Cerebral palsy (CP) is the most common cause of childhood physical disability globally. This study describes the spectrum of ocular morbidity and visual impairment in a community-based (recruited by key informants) sample of children with CP in Cross River State, Nigeria.

Methods A paediatric neurologist clinically confirmed CP and assessed systemic comorbidity. Ophthalmological assessment included developmental age appropriate acuity tests, objective refraction and objective and subjective tests of perceptual visual dysfunction (PVD).

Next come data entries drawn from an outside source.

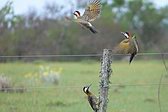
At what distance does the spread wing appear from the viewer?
394 inches

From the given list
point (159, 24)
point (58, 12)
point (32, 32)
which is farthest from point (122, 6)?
point (32, 32)

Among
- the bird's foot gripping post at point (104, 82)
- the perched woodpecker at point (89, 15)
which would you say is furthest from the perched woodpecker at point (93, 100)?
the perched woodpecker at point (89, 15)

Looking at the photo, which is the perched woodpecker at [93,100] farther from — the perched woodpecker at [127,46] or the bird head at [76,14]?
the bird head at [76,14]

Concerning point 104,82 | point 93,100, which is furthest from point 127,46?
point 93,100

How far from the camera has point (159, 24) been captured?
60312 millimetres

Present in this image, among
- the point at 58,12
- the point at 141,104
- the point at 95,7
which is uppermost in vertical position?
the point at 58,12

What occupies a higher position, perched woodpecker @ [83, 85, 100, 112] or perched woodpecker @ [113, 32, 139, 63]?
perched woodpecker @ [113, 32, 139, 63]

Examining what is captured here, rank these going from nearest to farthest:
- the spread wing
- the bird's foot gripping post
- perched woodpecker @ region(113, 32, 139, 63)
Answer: perched woodpecker @ region(113, 32, 139, 63) → the bird's foot gripping post → the spread wing

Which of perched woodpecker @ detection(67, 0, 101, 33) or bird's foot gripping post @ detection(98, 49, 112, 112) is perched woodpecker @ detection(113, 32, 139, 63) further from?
perched woodpecker @ detection(67, 0, 101, 33)

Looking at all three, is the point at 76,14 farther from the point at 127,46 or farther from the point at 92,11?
the point at 127,46

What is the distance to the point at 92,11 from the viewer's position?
10.1 m

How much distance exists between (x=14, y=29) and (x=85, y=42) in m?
7.16

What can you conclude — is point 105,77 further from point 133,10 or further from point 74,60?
point 133,10

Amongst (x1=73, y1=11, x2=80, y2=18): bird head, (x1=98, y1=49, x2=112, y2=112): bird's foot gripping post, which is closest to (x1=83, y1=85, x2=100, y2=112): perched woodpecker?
(x1=98, y1=49, x2=112, y2=112): bird's foot gripping post
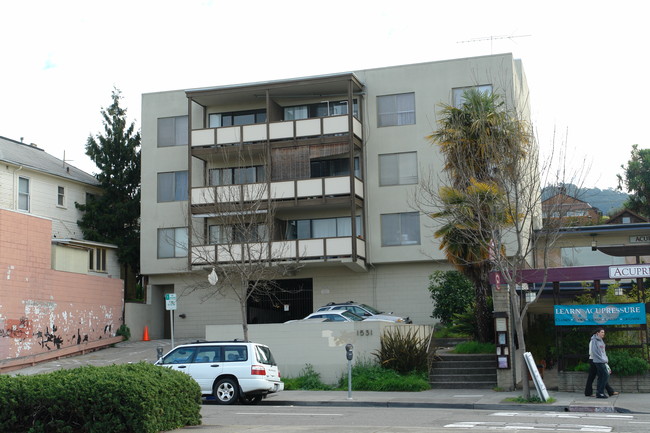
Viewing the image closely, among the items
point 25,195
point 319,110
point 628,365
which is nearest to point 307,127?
point 319,110

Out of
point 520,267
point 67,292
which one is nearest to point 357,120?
point 67,292

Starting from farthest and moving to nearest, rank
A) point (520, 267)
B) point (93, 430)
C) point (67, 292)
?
point (67, 292) → point (520, 267) → point (93, 430)

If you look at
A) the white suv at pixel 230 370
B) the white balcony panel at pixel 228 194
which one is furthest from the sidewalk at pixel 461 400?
the white balcony panel at pixel 228 194

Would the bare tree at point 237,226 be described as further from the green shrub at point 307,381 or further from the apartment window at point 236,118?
the green shrub at point 307,381

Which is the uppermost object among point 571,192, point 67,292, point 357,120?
point 357,120

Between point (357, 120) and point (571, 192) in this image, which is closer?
point (571, 192)

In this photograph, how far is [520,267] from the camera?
19.9 metres

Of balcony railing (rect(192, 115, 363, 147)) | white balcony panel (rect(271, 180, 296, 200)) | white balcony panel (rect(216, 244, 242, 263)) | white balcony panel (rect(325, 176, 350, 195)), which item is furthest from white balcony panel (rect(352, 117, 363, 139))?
white balcony panel (rect(216, 244, 242, 263))

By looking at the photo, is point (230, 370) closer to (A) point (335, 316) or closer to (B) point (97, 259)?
(A) point (335, 316)

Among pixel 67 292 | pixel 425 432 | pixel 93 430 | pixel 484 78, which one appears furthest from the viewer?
pixel 484 78

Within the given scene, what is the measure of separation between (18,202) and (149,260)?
6.76 metres

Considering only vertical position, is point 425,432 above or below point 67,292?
below

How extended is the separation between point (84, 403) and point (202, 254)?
23412 millimetres

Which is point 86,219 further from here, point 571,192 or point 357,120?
point 571,192
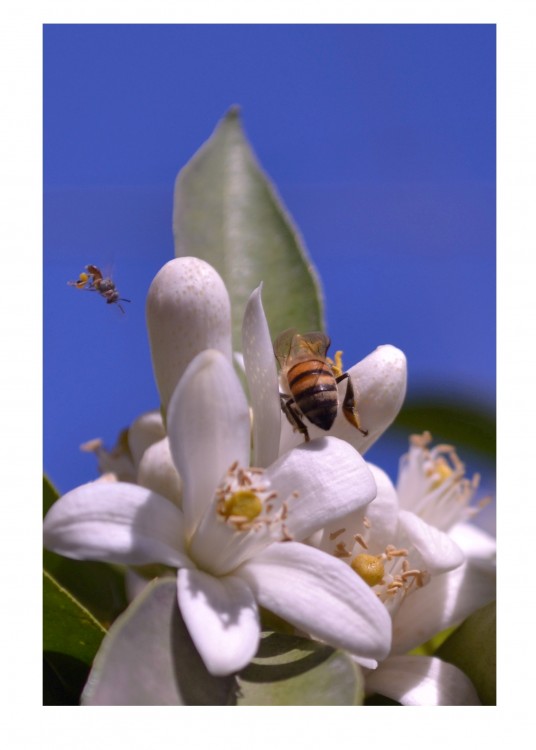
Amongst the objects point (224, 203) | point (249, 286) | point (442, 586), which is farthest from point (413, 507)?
point (224, 203)

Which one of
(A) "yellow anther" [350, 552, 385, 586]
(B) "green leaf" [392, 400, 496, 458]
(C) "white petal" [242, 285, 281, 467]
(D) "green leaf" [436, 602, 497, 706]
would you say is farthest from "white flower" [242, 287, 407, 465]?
(B) "green leaf" [392, 400, 496, 458]

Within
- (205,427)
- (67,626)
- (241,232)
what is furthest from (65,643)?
(241,232)

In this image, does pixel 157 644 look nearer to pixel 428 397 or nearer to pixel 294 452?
pixel 294 452

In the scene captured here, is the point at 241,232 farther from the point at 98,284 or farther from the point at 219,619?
the point at 219,619

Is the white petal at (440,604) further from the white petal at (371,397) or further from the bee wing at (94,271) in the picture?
the bee wing at (94,271)

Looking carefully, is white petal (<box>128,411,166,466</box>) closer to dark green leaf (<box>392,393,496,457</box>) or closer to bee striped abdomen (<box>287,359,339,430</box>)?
bee striped abdomen (<box>287,359,339,430</box>)

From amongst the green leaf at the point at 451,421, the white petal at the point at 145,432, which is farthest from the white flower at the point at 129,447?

Results 388 children aged 4–15 years with CP were identified. Visual problems were reported by carers in only 55 (14%) cases. Binocular visual acuity impairment was seen in 20/201 by Lea symbols test (10%) and 213/388 (55%) by the mirror test. Abnormal visual fields were seen in 58/388 (14.9%); strabismus in 183 (47%) abnormal contrast sensitivity in 178 (46%) and abnormal saccades in 84 (22%), spherical refractive errors in 223 (58%), significant astigmatism in 36 (12%), accommodative dysfunction in 41 (10.6%), optic atrophy in 198 (51%). Perceptual visual disorders were present in 22 (6%) subjectively and 177 (46%) objectively. The estimated frequency of cerebral visual impairment (CVI) in children ranged from 61 (16%) to 191 (49%) if children with optic atrophy were included.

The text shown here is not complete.